O indeferimento da isenção do Imposto sobre Circulação de Mercadorias e Serviços (ICMS) pela autoridade fazendária, baseado em dúvida e não fundamentado em auditoria fiscal contrária, constitui ato abusivo, especialmente quando o contribuinte cumpre o ônus de provar a natureza de suas atividades por meio da juntada de documentação.

Com base nesse entendimento, a 11ª Vara da Fazenda Pública de Salvador (BA) deferiu o pedido liminar de uma associação beneficente contra a secretaria de Fazenda estadual.

O caso concreto trata-se de um mandado de segurança cível ajuizado pela associação beneficente, que atua com coleta e venda de roupas e bens doados e questiona o indeferimento de seu credenciamento para ter acesso à isenção do imposto.

A entidade requer a suspensão da cobrança de ICMS. Alega que a não concessão da isenção e a cobrança imediata do imposto causam prejuízos irreparáveis à continuidade de suas atividades. A associação questiona os fundamentos da administração fazendária para indeferir o credenciamento à isenção — expiração do Certificado de Entidade Beneficente de Assistência Social (Cebas); impossibilidade de verificar a ausência de finalidade lucrativa; e volume de recursos operados e transferências públicas incompatíveis com o benefício.

A associação sustenta que preenche todos os requisitos legais previstos no artigo 265, inciso XI, do regulamento do ICMS do estado da Bahia para a isenção do ICMS e alega que seu certificado Cebas não estava expirado. A secretaria de Fazenda estadual, por sua vez, argumenta que indeferiu a isenção porque o certificado Cebas da associação havia expirado, o que a impossibilitou de localizar o andamento da renovação.

Prova técnica

A juíza Marcia Gottschald Ferreira deferiu o pedido liminar da associação para suspender a exigibilidade do crédito tributário de ICMS relativo às operações de saída interna de mercadorias doadas e operações subsequentes realizadas pela entidade. O entendimento dela é de que a negativa de credenciamento da secretaria impõe à associação o recolhimento imediato de ICMS sobre as operações que a lei estadual, em tese, isentou.

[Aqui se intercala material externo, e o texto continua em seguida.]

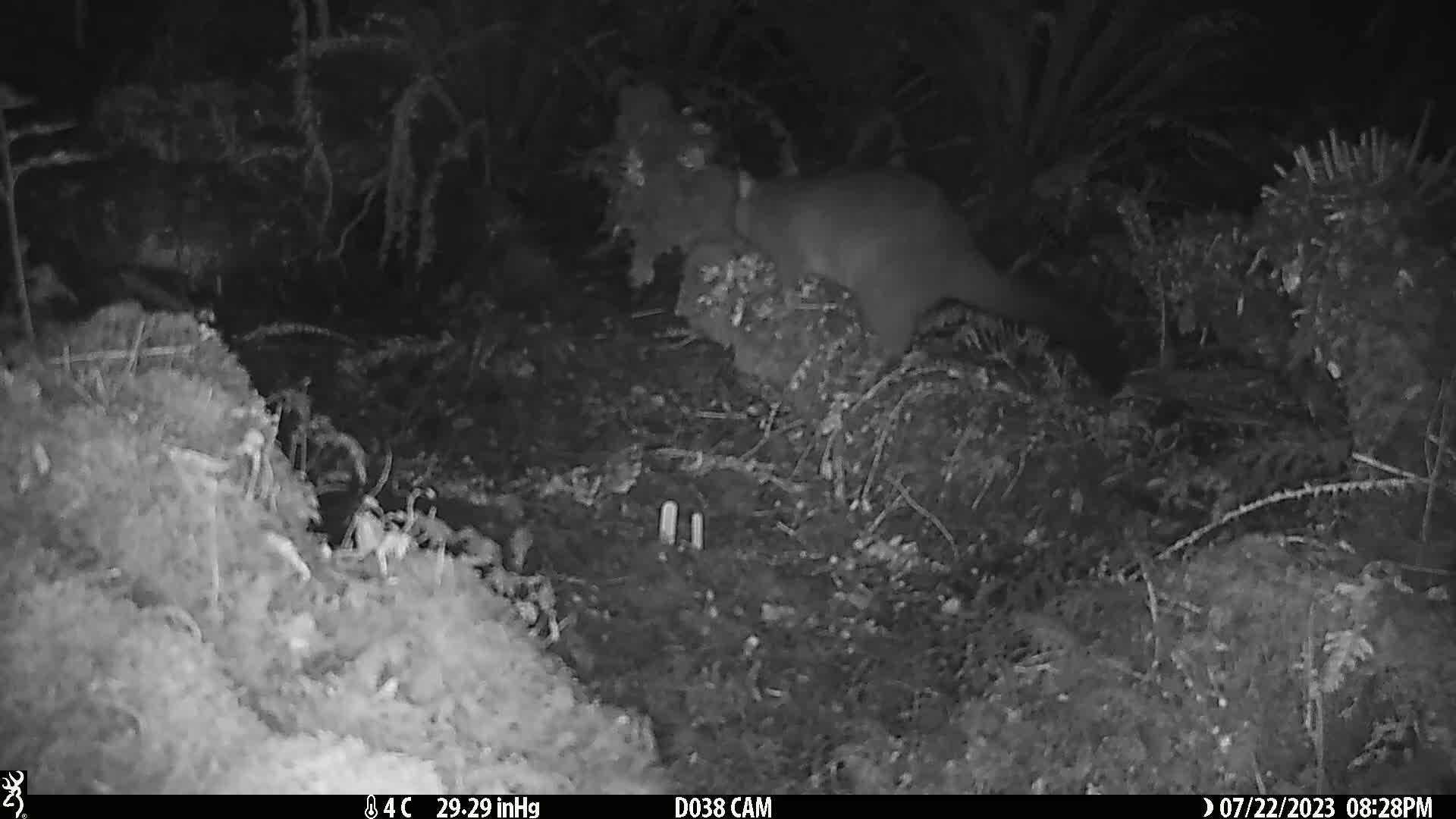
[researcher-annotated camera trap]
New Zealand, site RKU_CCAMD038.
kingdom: Animalia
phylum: Chordata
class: Mammalia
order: Diprotodontia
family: Phalangeridae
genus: Trichosurus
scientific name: Trichosurus vulpecula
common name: common brushtail possum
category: possum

A julgadora fundamentou a decisão nos termos do artigo 151, inciso IV, do Código Tributário Nacional, que dispõe sobre as hipóteses de suspensão do crédito tributário, e no artigo 5º, LXIX, da Constituição Federal, que dispõe sobre a medida para proteger direito líquido e certo quando o responsável pela ilegalidade ou abuso de poder for autoridade pública, e nos artigos 1º e 7º da Lei 12.016/2009, que disciplina o mandado de segurança e trata da relevância do fundamento (fumus boni iuris) e do risco de ineficácia da medida caso seja deferida apenas ao final (periculum in mora).

Ferreira analisou ponto a ponto os argumentos da administração fazendária para a negativa da concessão da isenção do ICMS. O primeiro deles, de que a associação estaria com certificado Cebas expirado, não prosperou, pois a entidade apresentou o protocolo que comprovava que a renovação havia sido realizada antes do término da vigência anterior.

Quanto à alegada impossibilidade de verificação da ausência de finalidade lucrativa e da destinação das receitas, a magistrada destacou que a associação apresentou um relatório detalhando a transferência de fundos para financiar projetos sociais. Segundo a juíza, a alegação administrativa de que não seria possível aferir a destinação dos recursos parece confrontar-se com a prova documental técnica apresentada, que demonstra que o superávit operacional da associação é reinvestido em suas finalidades estatutárias.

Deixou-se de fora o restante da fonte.